Every year, worldwide, an estimated 303,000 mothers and 5.9 million children younger than 5 years die from largely preventable causes. More than 95 per cent of these deaths occur in 75 countries of the world predominantly in south Asia, the Middle East and Africa. Around the world, the study found that Muslim-majority countries have higher maternal, stillbirth, newborn and child mortality rates compared to the global average and compared to non-Muslim-majority countries.

On average, Muslim-majority countries had lower contraceptive use (60% vs 79%), family planning needs satisfied (83% vs 91%), antenatal care with a skilled birth attendant (79% vs 96%), skilled birth attendance (59% vs 96%), measles vaccination (76% vs 98%), DTP3 (78% vs 98%) vaccination, and worse access to improved water (87% vs 94%) and sanitation facilities (61% vs 76%).
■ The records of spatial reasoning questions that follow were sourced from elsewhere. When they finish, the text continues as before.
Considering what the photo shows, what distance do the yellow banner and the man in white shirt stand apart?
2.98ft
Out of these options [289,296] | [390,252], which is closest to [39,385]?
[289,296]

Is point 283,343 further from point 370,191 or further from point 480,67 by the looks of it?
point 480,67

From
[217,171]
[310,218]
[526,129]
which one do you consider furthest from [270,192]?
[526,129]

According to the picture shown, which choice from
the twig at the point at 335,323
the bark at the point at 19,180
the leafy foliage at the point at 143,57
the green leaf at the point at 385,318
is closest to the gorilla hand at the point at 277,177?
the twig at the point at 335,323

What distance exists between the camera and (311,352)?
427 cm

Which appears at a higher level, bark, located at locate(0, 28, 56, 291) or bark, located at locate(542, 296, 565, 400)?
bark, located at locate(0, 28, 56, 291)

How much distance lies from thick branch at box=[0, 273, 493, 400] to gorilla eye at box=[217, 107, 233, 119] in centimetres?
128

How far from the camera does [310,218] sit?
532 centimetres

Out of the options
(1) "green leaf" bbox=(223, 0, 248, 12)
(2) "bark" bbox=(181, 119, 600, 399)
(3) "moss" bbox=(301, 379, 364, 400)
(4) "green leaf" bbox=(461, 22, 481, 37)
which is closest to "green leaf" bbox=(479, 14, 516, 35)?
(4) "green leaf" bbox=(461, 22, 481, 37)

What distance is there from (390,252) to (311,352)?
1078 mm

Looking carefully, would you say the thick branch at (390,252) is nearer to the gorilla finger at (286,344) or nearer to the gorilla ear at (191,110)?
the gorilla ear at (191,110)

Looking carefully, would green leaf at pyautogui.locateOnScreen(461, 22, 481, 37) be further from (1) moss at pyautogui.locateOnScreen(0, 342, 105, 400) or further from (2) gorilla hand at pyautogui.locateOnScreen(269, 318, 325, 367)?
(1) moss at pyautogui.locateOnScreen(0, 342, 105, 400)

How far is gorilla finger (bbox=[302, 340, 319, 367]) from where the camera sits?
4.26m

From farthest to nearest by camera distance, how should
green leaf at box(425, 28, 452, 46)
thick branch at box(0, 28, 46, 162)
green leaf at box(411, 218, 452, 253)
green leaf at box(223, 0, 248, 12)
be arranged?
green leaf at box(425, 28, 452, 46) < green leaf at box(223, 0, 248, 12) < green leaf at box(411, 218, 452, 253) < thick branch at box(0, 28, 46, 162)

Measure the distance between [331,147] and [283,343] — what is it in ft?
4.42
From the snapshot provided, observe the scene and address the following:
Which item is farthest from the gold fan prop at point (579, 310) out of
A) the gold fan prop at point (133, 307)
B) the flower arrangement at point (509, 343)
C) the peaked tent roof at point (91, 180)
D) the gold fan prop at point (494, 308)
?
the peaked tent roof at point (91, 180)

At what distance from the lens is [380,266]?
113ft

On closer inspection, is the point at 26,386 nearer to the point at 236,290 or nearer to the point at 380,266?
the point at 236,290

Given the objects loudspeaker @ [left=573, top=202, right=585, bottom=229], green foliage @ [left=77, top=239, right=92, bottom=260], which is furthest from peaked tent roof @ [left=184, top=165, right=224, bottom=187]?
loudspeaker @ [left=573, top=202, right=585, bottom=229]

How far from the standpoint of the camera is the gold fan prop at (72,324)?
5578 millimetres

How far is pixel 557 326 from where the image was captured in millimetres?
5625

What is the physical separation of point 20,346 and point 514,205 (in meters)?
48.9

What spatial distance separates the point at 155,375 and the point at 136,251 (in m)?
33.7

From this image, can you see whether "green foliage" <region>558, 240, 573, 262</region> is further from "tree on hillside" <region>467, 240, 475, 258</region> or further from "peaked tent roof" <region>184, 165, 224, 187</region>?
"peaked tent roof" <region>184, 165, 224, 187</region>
On average, exclusive breastfeeding was higher in Muslim-majority countries (39% vs 27%).

Total health expenditure was lower for Muslim-majority countries (4.2% vs 5.4% of GDP) and out-of-pocket health expenditure was higher (55% vs 43%). The average density of health workers including physicians, nurses, and midwives was lower in Muslim-majority countries (20 vs 31 per 10,000 people) and was below the WHO recommended threshold of 23 workers per 10,000.

On average, Muslim-majority countries also performed worse in five governance indicators including control of corruption, government effectiveness, political stability or absence of terrorism, regulatory quality and rule of law.

The authors find that legislation and policies specifically protecting women were insufficient in Muslim-majority compared to non-Muslim-majority countries, particularly around domestic violence (21% vs 49% of countries have policies), marital rape (13% vs 38%), emotional violence (38% vs 62%), and physical violence (42% vs 66%).

“Insufficient empowerment and lack of social support for women can limit their accessibility to basic healthcare, including family planning, and adversely impact health, nutrition and well-being of the entire family. Used as facets of female empowerment, the low levels of female literacy, high fertility rates, and early marriage of young girls seen in many Muslim-majority countries need urgent remediation,” states Nadia Akseer, first author of the report from the Sick Kids Centre for Global Child Health in Toronto, Canada.

The authors note that while the study compared Muslim-majority and non-Muslim majority countries, it did not explore Muslim versus non-Muslim subpopulations within Islamic countries, countries such as India, China, and Nigeria, which have substantial Muslim populations (but less than 50%), or how the individual practices of Islam are implemented within countries. Further research will be needed to examine these questions.

Writing in a linked comment in the Lancet, Amina Mohammed, Deputy Secretary-General, United Nations, says: “Greater investments in reproductive, maternal, newborn, child, and adolescent health are also some of our greatest tools in the face of rising levels of conflict and humanitarian crisis, which disproportionately affect Muslim-majority countries. We must prioritise the potential of women and adolescents as agents of peace through greater investments across health, education, and economic sectors.”